Israeli mining magnate loses appeal in Swiss corruption case
French-Israeli mining tycoon Beny Steinmetz largely lost on Tuesday his appeal in Switzerland against a 2021 corruption verdict linked to mining rights in Guinea.
Steinmetz immediately announced he would now take the case to Switzerland's highest court after his setback at the Geneva court of appeals.
His team said in a statement that he believed "he will be completely cleared of all charges".
Steinmetz was first found guilty by a lower court two years ago of setting up a complex financial web to pay bribes to ensure his company could obtain permits in Guinea's southeastern Simandou region.
The area is estimated to contain the world's biggest untapped iron ore deposits.
The appeals court upheld most of the findings against him, finding him guilty of corrupting foreign public servants, but cleared him of the charge of forgery.
The 67-year-old businessman, who made his fortune in diamonds, was sentenced by the appeals court to three years in prison, with half of that sentence suspended.
That was well below the five-year sentence he was handed after his first trial, but the appeals judges confirmed the lower court ruling he should pay 50 million Swiss francs ($52 million) in compensation.
Two of his alleged co-conspirators were given shorter jail terms.
"All three, in complementary roles, are guilty of corrupting foreign public agents by influencing the mining rights attribution process in the Simandou region," the appeals court said in a statement.

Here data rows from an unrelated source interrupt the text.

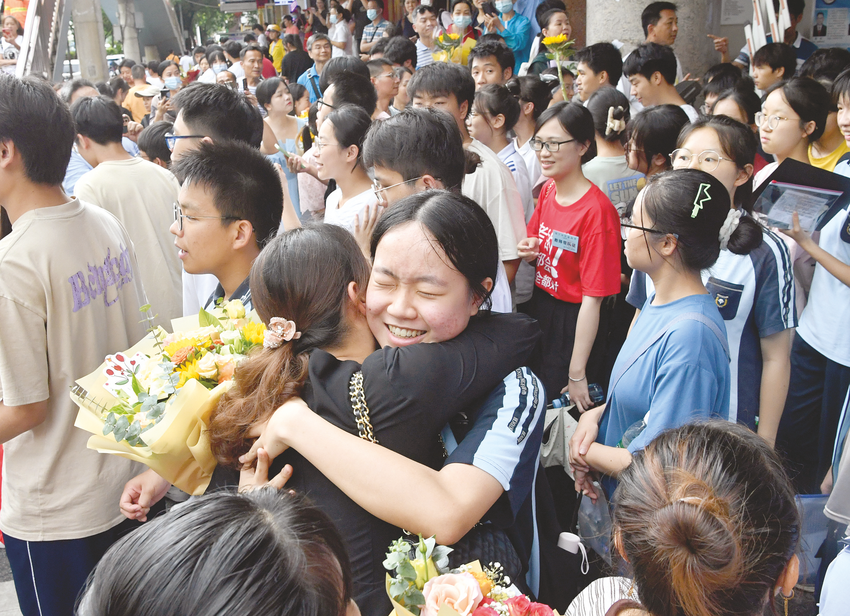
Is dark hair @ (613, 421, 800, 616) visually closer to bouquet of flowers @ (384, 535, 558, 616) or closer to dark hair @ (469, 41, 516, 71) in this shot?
bouquet of flowers @ (384, 535, 558, 616)

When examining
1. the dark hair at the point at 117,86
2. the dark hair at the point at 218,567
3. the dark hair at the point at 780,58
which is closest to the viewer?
the dark hair at the point at 218,567

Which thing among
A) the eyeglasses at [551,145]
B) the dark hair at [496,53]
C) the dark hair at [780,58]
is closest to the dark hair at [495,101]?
the eyeglasses at [551,145]

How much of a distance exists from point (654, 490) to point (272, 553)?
72cm

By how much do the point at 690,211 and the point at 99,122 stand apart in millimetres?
3372

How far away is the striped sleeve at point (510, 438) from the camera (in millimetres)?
1431

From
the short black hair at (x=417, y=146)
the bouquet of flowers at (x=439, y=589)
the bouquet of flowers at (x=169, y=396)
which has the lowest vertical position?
the bouquet of flowers at (x=439, y=589)

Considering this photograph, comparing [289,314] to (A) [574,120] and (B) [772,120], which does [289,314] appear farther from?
(B) [772,120]

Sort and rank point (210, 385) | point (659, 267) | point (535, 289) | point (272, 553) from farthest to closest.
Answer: point (535, 289) → point (659, 267) → point (210, 385) → point (272, 553)

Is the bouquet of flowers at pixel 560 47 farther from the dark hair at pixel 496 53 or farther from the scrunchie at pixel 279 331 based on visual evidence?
the scrunchie at pixel 279 331

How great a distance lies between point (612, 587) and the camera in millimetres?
1410

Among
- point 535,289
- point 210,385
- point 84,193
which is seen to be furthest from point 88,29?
point 210,385

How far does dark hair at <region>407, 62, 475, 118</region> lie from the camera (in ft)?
12.3

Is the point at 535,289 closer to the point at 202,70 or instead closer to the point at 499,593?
the point at 499,593

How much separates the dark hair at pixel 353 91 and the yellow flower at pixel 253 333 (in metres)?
2.86
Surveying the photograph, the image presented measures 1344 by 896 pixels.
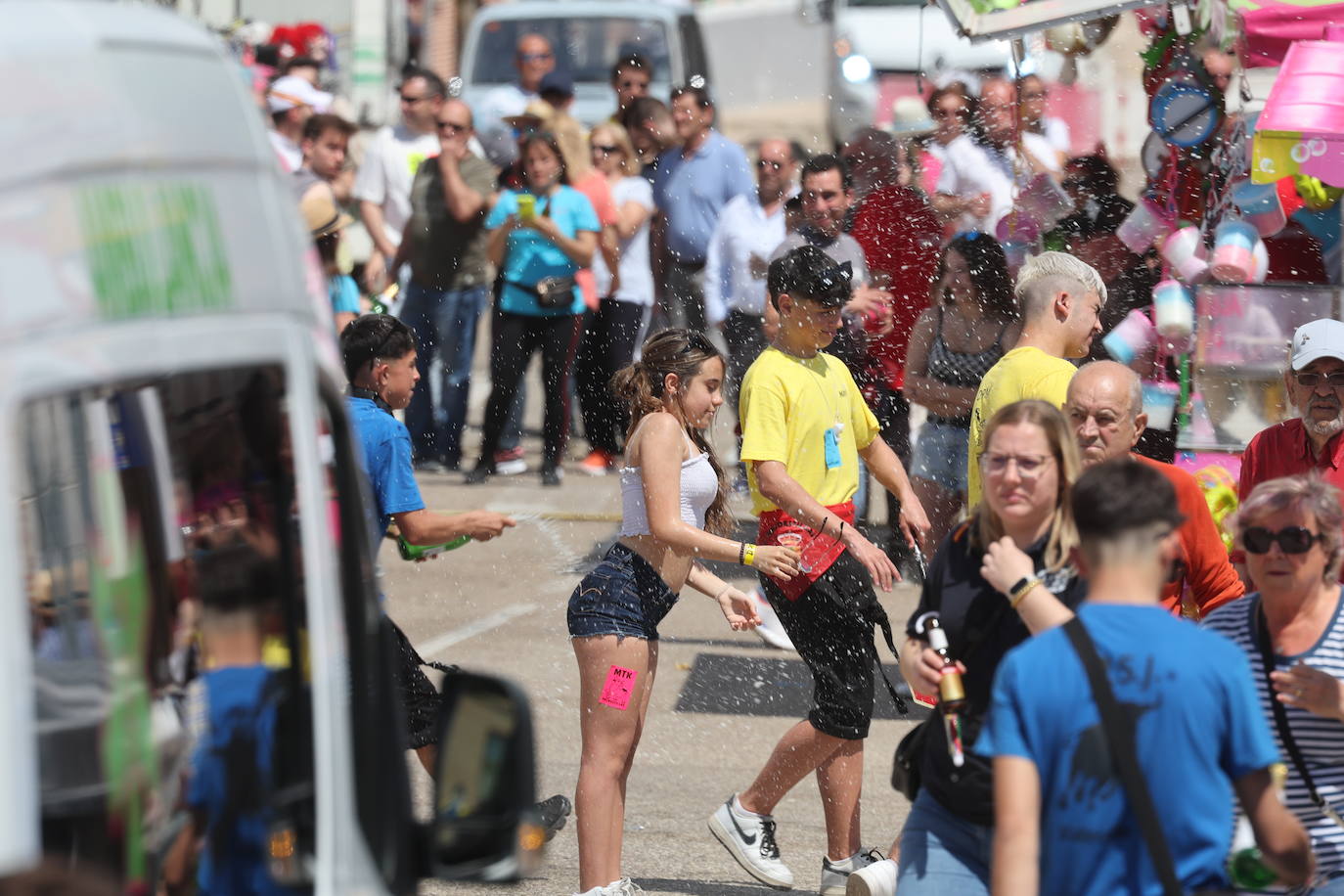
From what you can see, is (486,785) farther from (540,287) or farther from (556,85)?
(556,85)

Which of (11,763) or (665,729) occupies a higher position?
→ (11,763)

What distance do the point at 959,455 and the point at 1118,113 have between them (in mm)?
5348

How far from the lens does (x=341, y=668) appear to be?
273cm

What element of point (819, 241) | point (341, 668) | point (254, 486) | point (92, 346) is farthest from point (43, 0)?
point (819, 241)

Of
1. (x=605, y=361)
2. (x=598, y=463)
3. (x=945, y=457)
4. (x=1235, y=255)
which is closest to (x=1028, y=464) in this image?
(x=1235, y=255)

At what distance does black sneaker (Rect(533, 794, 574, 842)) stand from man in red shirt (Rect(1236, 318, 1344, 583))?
225 centimetres

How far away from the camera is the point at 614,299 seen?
11.5 m

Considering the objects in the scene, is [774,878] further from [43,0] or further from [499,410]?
[499,410]

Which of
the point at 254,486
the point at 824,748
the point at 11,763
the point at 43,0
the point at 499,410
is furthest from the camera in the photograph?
the point at 499,410

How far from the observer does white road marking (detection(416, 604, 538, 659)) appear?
26.9 ft

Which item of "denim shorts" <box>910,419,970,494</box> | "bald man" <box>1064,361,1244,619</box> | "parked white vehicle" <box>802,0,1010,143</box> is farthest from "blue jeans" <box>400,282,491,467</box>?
"parked white vehicle" <box>802,0,1010,143</box>

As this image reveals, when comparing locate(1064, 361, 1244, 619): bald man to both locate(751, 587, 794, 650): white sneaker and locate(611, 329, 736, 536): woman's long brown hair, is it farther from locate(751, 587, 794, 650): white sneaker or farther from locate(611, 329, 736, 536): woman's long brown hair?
locate(751, 587, 794, 650): white sneaker

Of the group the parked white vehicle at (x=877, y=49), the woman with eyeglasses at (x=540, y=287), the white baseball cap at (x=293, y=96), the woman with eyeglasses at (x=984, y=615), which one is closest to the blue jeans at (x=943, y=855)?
the woman with eyeglasses at (x=984, y=615)

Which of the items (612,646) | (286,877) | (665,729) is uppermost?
(286,877)
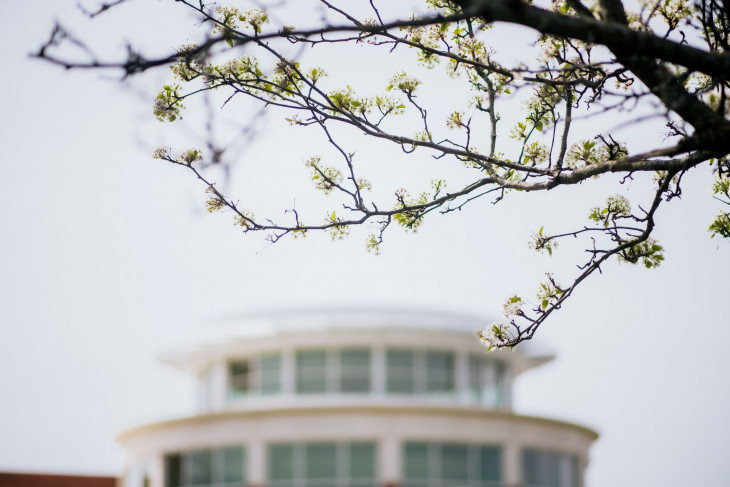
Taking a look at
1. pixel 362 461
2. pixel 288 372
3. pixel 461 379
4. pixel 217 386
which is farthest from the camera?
pixel 217 386

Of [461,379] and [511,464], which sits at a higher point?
[461,379]

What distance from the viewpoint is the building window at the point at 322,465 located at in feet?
102

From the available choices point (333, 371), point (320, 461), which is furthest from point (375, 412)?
point (333, 371)

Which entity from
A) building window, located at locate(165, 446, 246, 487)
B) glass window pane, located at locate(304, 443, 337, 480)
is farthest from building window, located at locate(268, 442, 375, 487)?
building window, located at locate(165, 446, 246, 487)

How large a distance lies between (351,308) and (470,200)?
93.2 feet

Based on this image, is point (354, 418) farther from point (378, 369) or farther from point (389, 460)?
point (378, 369)

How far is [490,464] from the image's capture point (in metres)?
32.2

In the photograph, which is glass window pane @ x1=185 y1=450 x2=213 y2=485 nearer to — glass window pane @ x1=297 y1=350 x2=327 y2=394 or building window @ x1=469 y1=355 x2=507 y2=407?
glass window pane @ x1=297 y1=350 x2=327 y2=394

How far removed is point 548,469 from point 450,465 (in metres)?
4.21

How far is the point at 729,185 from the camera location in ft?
24.5

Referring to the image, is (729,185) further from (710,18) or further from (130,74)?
(130,74)

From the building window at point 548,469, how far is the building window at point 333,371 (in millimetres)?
6434

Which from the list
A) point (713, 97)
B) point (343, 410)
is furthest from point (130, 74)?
point (343, 410)

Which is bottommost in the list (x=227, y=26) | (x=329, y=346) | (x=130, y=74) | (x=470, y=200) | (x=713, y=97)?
(x=130, y=74)
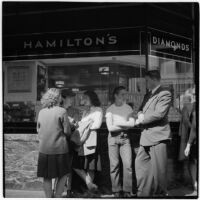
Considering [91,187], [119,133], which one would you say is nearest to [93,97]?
[119,133]

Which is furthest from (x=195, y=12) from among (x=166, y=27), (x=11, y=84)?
(x=11, y=84)

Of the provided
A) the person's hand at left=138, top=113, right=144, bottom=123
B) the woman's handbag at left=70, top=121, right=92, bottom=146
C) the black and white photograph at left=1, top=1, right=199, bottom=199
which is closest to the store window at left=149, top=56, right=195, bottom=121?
the black and white photograph at left=1, top=1, right=199, bottom=199

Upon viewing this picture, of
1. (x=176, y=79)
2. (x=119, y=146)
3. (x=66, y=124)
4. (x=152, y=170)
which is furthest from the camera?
(x=176, y=79)

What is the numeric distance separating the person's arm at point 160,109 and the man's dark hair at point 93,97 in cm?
82

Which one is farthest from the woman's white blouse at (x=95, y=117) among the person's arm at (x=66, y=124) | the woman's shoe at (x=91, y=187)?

In his statement, Steinmetz said "the Geneva Court of Appeal failed to do justice," describing its decision as "iniquitous".
"Beny Steinmetz considers that the Geneva justice system turned a blind eye to procedural flaws, stretched the rules of jurisdiction, compensated for the lack of evidence, and misused the penal code to save a conviction that it did not dare to dismiss," the statement said.
'Pact of corruption'
Steinmetz, who lives in Israel, will not serve any prison time until the appeals process has been exhausted.
During the appeals trial, the prosecutors doubled down on the picture painted during the original trial of Steinmetz leading the charge to bribe a wife of then-Guinean president Lansana Conte and others in order to win lucrative mining rights in Simandou.
Beny Steinmetz Group Resources (BSGR) obtained the rights – which had been stripped from mining giant Rio Tinto – shortly before Conte died in 2008, after about $10 million was allegedly paid in bribes over a number of years through different channels.
BSGR received the rights against an investment of $160 million, but 18 months later sold 51 percent of its stake in the concession to Vale of Brazil for $2.5 billion.
In 2013, Guinean president Alpha Conde reviewed the permits allotted under Conte and stripped the VBG consortium formed by BSGR and Vale of its permit.
Prosecutors claimed Steinmetz and his associates entered a "pact of corruption" with Conte and his fourth wife Mamadie Toure to obtain the exploration rights.
The appeals court ruled he had paid her $8.5 million.
Steinmetz's defence maintained there was nothing inappropriate about how BSGR obtained the permits, and that Rio Tinto lost half the concessions for failing to develop them.